What the exercise asks >>
From the collection of short jokes below, list every item that one joke's speaker plans to teach a future dog to fetch.

-- Text under study follows --

I just flashed a goofy smile at the guy coming out of the bathroom at the coffee place because thought it was my husband. Then, to make it less awkward I said, “sorry you’re not my husband”.
About four minutes into any run I decide to work on my personality instead.
we call em houseplants like thats where they belong but its just where we put em thats like if u threw me in the sewer & called me sewer boy
The older I get, the more my feet hurt. I guess it’s true… time wounds all heels.
Googles ‘why everyone hates self-made rich geniuses’
[taking girlfriend out]
her dad: have her back at a reasonable time
me: don’t worry sir *clicks seatbelt* i have her back all the time
her dad: propose
My 10 y/o daughter refused to eat the oatmeal I made her because it “tastes like wet cardboard” so I tried to be funny and asked her how she would know what wet cardboard tastes like.
10: Don’t ask. The pandemic was hard on all of us.
Me: Has anyone ever told you, you have the softest brown eyes?
Her: No. Besides, my eyes are blue.
Me: No wonder nobody’s ever told you…
that’s my husband on the left and me on the right
Me: I had a bad upbringing & now I’m worried I’ll be a terrible father
Therapist: how many kids do you have?
Me: like 3 I think
guys, i almost wrote an inspirational tweet what is happening
to a guy who shits on people’s lawns, everything looks like a lawn
Stranger man at the beach asked me, “Y’all got a boat?” I said we have three, but they’re old Fisher-Price models.
It took him a moment.
If you aren’t happy single, you won’t be happy taken. Real happiness comes from The Cheesecake Factory, not relationships.
Remembering the time my science teacher couldn’t detect my heartbeat and got angry at me as though I was deliberately withholding my pulse to bolster my goth credentials.
Accidentally took an adderall instead of an anti-depressant now I’m SUPER focused on my depression.
I remember when the History Channel actually played MUSIC!
INTERVIEWER: describe yourself with one adjective
ME: [from left side of room] pendulous
INTERVIEWER: huh?
ME: [from right side of room] you heard me
[first time]
HER: (handing me condom) Do you know how to put this on?
ME: They showed us in health class.
HER: Good.
ME: Okay, where’s the banana?
Just saw my Nana for what will probably be the last time. She’s very healthy but never wants to see me again.
I wish there was a way to keep in touch with dogs I meet outside of grocery stores.
Him: I hope I die first.
Her: Aww you can’t live without me?
Him: I don’t wanna deal with the paperwork.
Couples that stay fit together don’t trust each other enough to go to the gym alone
People to panhandlers: Get a job, you lazy bum
People to ducks: Who has free bread for you? Is it me? Yes, it is
I found a few packages of paper towels at the grocery store today, so I looked around to see if I was being punk’d.
If I ever get a dog I’m going to teach him how to fetch useful things like tv remotes, iPhones and men who like red wine.
Gonna swing by church later and see if anybody gave up anything I want.

-- Text under study concluded --
-- Source material follows --

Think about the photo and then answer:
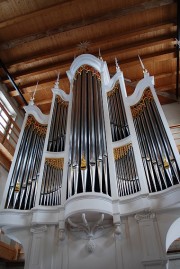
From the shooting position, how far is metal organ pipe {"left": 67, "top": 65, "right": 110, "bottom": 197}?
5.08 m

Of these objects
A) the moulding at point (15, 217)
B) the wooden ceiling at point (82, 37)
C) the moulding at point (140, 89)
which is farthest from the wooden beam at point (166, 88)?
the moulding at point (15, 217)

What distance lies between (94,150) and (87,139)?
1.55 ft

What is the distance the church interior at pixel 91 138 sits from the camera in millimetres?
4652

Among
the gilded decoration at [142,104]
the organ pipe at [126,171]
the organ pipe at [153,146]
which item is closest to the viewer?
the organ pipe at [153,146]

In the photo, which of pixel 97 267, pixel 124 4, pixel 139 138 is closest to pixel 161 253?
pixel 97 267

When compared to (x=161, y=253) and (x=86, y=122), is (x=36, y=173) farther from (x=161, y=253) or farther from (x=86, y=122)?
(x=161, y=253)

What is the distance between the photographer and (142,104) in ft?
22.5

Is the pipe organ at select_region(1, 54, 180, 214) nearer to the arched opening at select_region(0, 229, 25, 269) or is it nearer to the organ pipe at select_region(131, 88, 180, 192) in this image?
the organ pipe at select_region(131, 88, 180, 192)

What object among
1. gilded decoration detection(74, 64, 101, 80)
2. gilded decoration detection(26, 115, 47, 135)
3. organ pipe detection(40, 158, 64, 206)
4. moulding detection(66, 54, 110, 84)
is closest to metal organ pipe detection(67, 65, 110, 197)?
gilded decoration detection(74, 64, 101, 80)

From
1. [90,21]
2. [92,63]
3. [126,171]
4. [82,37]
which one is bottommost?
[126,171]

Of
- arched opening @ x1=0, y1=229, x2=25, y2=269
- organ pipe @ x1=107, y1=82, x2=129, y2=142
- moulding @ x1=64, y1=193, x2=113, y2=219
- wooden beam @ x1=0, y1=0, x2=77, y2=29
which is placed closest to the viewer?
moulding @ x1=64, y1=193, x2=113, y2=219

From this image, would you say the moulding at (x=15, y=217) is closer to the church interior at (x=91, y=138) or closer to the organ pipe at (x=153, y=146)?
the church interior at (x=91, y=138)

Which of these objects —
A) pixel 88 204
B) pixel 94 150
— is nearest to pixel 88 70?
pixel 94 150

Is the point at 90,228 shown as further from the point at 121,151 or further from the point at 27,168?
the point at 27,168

-- Source material concluded --
-- Source material follows --

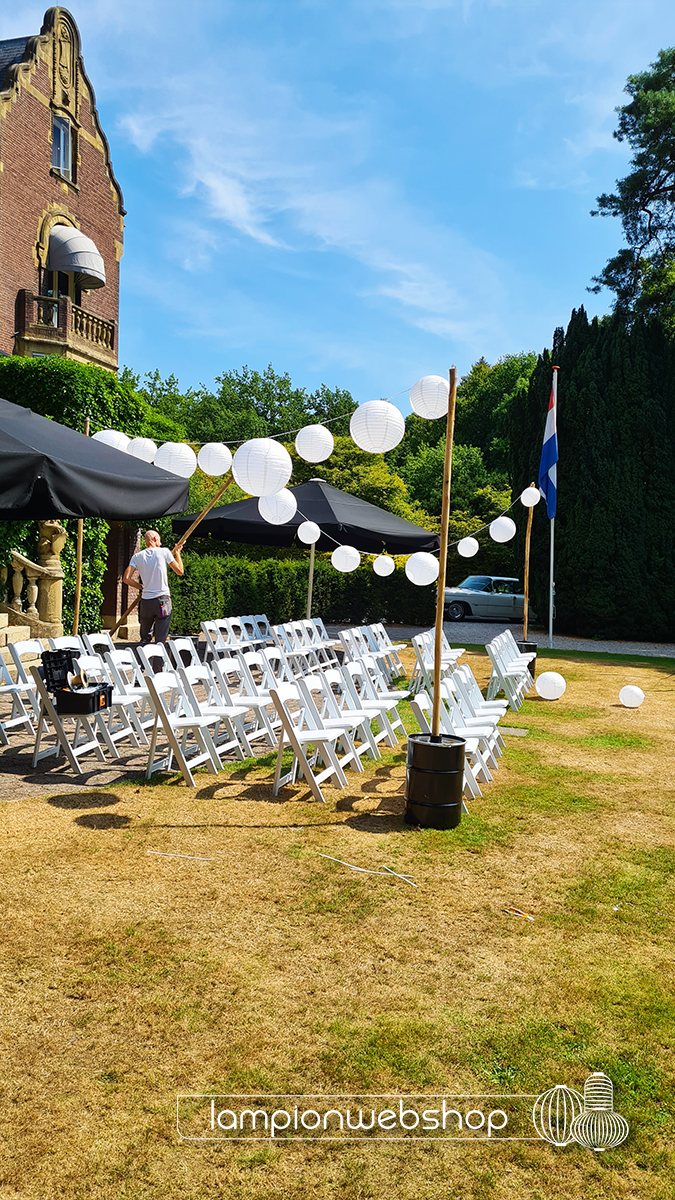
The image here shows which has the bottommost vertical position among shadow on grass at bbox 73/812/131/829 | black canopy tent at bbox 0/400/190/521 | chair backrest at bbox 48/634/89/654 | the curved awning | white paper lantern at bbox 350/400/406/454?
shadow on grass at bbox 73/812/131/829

-- Source material concluded --
-- Source material follows --

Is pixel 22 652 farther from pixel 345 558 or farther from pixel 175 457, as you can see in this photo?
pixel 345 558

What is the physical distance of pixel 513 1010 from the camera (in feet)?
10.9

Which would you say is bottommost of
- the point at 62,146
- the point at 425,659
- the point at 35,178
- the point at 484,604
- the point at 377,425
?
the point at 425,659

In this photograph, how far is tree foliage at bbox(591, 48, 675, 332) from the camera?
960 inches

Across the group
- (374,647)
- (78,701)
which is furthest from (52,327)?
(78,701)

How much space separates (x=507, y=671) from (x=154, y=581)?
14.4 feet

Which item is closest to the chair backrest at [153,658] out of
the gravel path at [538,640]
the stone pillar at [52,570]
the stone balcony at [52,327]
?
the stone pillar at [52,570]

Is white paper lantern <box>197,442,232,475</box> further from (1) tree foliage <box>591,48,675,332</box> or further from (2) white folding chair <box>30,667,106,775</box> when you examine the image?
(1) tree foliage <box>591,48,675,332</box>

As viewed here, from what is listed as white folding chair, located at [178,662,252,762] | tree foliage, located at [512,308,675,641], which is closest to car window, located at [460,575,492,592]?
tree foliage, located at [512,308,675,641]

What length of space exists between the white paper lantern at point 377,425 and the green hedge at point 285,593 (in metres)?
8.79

-- Source material concluded --

Final answer >>
- tv remotes
- iPhones
- men who like red wine